DOCUMENT –
[start]

All participants gave written informed consent and were remunerated by the hour (Experiment 2) or received credit points (Experiments 1 and 3). All experiments were conducted in accordance with the Declaration of Helsinki. Experiments 1 and 3 were approved by the ethics committee of the Department of Psychology at the University of Amsterdam, and Experiment 2 by the ethics committee of the Faculty of Psychology and Human Movement Sciences at the University of Hamburg. Five participants were excluded from Experiment 1 due to low number of trials (< 1000) after removing trials with more than 20% missing pupil data (see analysis of pupil responses) or reaction times below 200 ms or longer than 4.5 s leading to a total sample of 95 participants.
Behavioral tasks
All participants were asked to sit in front of the screen at 50 cm distance resting their head on a chin rest. They indicated their choice with a button press: ‘z’ or ‘m’ on a keyboard, counterbalanced across participants. The screens and audio equipment used depended on the local facilities at which the experiments took place.
Contrast detection task (experiments 1 & 2)

[end]

INFORMATION PROVIDED –
[start]

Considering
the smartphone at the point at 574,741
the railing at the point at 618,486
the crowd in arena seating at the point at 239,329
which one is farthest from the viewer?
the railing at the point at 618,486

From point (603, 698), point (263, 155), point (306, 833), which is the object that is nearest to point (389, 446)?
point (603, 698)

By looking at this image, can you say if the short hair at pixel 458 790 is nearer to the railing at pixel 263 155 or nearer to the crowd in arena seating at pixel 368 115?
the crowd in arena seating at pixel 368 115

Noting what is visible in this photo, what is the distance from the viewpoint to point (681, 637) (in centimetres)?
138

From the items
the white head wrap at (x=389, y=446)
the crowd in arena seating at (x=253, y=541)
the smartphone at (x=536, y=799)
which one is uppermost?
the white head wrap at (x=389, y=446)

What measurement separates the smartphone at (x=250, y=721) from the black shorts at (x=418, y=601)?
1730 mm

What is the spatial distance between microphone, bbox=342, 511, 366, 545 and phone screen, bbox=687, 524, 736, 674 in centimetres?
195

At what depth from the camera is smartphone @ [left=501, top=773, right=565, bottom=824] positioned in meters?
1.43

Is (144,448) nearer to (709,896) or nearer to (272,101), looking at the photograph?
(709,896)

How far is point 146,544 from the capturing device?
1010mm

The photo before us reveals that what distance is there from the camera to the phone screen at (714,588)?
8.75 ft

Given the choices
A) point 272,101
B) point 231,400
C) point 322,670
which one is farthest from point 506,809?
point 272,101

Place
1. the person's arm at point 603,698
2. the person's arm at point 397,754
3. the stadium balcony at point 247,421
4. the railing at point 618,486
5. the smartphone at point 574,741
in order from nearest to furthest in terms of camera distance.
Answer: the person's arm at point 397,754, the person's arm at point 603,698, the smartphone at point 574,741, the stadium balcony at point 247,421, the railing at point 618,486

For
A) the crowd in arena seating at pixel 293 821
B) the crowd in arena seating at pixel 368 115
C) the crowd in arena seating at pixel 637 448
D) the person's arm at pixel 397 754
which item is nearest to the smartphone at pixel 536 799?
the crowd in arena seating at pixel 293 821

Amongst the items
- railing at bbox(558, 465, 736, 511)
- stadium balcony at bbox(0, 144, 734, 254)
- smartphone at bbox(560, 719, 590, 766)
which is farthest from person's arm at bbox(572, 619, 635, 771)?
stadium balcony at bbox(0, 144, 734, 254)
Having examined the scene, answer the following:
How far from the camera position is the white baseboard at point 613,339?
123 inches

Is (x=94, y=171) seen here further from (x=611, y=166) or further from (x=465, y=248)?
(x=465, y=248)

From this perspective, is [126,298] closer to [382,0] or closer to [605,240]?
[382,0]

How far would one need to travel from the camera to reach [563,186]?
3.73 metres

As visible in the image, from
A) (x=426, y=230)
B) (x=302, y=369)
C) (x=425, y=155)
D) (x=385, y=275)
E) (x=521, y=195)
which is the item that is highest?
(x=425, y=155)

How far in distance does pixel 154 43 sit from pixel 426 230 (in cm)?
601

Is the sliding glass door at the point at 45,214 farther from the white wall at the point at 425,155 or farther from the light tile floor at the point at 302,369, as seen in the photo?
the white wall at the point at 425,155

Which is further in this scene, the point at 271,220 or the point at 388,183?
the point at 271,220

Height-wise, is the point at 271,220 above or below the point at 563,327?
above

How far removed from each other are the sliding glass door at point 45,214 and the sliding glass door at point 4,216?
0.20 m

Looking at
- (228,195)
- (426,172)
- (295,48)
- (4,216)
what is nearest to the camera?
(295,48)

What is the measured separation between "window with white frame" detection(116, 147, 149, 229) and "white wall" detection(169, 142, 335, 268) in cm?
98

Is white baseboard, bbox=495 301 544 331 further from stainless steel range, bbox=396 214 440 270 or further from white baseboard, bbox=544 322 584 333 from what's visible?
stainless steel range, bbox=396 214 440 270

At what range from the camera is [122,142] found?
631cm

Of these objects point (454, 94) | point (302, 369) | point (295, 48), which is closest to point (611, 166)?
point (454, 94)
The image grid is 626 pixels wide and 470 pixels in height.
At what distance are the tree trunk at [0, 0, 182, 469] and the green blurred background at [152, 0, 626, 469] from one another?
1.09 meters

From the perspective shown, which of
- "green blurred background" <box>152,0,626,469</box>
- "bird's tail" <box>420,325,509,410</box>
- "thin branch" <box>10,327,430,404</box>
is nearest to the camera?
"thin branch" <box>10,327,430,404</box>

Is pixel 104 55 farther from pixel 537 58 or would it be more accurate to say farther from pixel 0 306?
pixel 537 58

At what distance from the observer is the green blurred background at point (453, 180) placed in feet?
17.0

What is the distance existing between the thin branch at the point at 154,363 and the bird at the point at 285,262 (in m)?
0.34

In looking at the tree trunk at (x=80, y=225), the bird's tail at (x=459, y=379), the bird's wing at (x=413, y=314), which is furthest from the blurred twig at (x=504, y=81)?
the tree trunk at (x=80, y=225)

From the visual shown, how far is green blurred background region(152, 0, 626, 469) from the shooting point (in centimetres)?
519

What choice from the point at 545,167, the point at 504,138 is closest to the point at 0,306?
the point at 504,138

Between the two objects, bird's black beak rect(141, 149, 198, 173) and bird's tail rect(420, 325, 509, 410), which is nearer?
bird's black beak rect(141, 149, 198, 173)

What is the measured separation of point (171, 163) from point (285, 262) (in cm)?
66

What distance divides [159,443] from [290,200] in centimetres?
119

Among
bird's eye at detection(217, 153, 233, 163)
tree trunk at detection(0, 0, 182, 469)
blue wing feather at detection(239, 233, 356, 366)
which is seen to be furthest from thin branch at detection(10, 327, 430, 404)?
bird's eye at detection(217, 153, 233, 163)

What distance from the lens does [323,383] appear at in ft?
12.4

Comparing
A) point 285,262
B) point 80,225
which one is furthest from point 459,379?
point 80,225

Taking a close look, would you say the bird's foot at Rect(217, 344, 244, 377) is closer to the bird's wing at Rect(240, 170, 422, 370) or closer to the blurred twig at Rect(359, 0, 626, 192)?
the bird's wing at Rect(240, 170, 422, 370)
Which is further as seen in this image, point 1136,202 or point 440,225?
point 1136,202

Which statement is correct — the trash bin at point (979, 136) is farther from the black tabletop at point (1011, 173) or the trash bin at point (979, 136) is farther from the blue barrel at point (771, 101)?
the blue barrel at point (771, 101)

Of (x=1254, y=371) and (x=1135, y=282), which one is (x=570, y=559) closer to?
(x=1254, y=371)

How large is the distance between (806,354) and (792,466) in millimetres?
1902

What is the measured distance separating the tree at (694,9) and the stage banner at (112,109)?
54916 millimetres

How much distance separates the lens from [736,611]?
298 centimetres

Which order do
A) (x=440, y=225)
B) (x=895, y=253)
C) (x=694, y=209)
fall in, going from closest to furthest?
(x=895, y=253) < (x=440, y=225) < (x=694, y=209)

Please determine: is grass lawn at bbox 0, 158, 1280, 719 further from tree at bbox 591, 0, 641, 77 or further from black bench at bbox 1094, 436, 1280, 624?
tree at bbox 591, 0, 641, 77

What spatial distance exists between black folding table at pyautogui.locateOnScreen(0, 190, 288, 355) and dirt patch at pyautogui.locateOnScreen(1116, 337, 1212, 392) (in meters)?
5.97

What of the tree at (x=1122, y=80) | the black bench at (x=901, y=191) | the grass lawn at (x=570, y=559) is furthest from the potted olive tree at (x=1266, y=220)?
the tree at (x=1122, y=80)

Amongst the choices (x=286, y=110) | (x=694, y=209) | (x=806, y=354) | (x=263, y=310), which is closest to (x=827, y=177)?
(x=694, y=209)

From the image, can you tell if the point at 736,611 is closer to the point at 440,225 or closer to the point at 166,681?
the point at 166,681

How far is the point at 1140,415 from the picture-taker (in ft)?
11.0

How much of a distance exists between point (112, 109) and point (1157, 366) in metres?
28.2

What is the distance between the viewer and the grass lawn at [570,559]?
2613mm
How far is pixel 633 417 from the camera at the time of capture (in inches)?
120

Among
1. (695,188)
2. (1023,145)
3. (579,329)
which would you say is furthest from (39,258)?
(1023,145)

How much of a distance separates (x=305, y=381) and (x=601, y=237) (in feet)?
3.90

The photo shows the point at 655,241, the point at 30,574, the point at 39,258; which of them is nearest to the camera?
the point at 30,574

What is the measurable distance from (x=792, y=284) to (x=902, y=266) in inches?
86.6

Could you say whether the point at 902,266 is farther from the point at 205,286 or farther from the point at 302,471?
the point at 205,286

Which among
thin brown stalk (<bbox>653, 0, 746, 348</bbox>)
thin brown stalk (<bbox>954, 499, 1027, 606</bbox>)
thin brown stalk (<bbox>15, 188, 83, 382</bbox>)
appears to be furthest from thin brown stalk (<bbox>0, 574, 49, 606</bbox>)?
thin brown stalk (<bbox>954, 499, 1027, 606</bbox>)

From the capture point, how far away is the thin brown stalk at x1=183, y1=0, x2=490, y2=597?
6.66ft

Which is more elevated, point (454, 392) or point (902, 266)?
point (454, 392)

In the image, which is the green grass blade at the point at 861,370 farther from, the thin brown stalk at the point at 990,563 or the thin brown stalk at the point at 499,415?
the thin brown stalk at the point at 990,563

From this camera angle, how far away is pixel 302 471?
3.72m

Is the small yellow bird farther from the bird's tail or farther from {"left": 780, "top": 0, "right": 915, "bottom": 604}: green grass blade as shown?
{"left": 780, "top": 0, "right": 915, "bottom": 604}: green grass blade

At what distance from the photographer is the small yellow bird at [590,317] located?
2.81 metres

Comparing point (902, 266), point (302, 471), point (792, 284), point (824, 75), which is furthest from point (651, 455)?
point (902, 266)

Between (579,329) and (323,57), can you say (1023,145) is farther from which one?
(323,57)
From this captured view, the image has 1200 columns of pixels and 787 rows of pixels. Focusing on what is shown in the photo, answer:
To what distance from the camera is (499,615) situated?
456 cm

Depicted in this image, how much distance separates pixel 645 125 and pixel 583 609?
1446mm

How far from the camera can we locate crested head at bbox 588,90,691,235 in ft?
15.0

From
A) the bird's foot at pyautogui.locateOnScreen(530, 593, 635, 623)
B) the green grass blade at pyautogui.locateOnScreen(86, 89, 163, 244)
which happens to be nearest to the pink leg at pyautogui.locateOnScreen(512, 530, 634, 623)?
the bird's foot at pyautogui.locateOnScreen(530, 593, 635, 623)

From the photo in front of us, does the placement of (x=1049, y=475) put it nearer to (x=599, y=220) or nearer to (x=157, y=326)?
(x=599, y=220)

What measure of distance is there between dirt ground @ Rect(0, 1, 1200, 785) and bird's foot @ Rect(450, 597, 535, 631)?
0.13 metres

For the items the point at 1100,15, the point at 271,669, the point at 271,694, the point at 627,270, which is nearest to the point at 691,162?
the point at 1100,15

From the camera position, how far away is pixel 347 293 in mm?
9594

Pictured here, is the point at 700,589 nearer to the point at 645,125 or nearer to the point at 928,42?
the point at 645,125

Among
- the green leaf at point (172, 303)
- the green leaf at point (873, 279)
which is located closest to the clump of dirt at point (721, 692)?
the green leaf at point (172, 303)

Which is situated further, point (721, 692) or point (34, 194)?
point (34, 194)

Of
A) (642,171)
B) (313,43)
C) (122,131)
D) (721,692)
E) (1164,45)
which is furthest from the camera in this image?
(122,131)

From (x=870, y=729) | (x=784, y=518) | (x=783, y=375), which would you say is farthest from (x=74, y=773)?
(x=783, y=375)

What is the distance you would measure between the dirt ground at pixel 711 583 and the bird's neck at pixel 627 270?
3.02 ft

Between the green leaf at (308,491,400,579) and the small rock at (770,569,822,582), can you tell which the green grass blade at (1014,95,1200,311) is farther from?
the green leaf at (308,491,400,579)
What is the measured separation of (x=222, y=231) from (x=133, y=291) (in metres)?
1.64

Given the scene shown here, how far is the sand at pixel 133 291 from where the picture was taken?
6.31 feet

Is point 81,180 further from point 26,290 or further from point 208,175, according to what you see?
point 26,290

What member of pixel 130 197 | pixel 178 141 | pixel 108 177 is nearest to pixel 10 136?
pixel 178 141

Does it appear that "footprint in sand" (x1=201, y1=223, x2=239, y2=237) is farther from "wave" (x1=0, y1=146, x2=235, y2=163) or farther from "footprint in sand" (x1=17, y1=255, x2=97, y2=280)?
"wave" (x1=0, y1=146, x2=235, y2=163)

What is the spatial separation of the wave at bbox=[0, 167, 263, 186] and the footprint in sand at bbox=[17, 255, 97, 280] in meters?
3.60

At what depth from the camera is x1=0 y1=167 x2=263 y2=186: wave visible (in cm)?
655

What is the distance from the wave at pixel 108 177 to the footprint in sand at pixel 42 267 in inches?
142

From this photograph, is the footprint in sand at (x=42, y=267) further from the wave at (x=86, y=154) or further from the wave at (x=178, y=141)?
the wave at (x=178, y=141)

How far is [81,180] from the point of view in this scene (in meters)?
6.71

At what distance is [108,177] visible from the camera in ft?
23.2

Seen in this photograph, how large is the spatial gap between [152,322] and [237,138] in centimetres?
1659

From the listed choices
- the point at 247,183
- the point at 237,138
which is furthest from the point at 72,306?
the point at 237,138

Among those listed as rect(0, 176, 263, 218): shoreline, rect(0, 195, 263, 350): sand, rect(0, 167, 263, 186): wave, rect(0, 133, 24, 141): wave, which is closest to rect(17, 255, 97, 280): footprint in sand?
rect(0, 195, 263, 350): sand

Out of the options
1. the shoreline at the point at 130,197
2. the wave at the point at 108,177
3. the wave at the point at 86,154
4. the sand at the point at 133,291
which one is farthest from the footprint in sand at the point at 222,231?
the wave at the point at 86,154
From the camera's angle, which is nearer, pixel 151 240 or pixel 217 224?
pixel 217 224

[end]

TO BE DONE –
• a. According to the experiment methods text, how far from the screen did participants sit?
• b. Continue the experiment methods text from where it stops.

ANSWERS IN ORDER –
• a. 50 cm

• b.
Each trial of the contrast detection task15 consisted of an inter-trial interval (ITI), a baseline interval, and a decision interval. The ITI showed a blank grey screen and a fixation square. It lasted 3–4 s in Experiment 1 (uniformly distributed) and 3.8 s in Experiment 2. The baseline interval (Experiment 1, 1 s; Experiment 2, 0.2–1.4 s, exponentially distributed) additionally showed flickering visual noise (refresh rate: 100 Hz) in a gaussian annulus around the fixation square with 20% contrast. The decision interval was cued by a 45° rotation of the fixation square, and, on a fraction of trials showed a signal (Gabor grating; 2 cycles per degree; vertical orientation) superimposed onto the visual noise. In Experiment 1, in ‘rare blocks’, the signal appeared in 40% of trials, and in ‘frequent blocks’ on 60% of trials. In Experiment 2, the signal appeared in 50% of trials. Participants reported the presence or absence of the signal with a button press which ended the trial. The maximum possible duration of the decision interval was 5 s in Experiment 1 and 7 s in Experiment 2. Luminance levels were kept stable throughout the whole task. In Experiment 1, visual stimuli were displayed on a gamma-corrected monitor (spatial resolution of 2560 by 1440 pixels) which had a vertical refresh rate of 100 Hz and stood in a dimly lit room (10 Lux), and in Experiment 2 on a VIEWPixx monitor (1920 by 1080 pixels) with a refresh rate of 100 Hz in a dark room (0 Lux).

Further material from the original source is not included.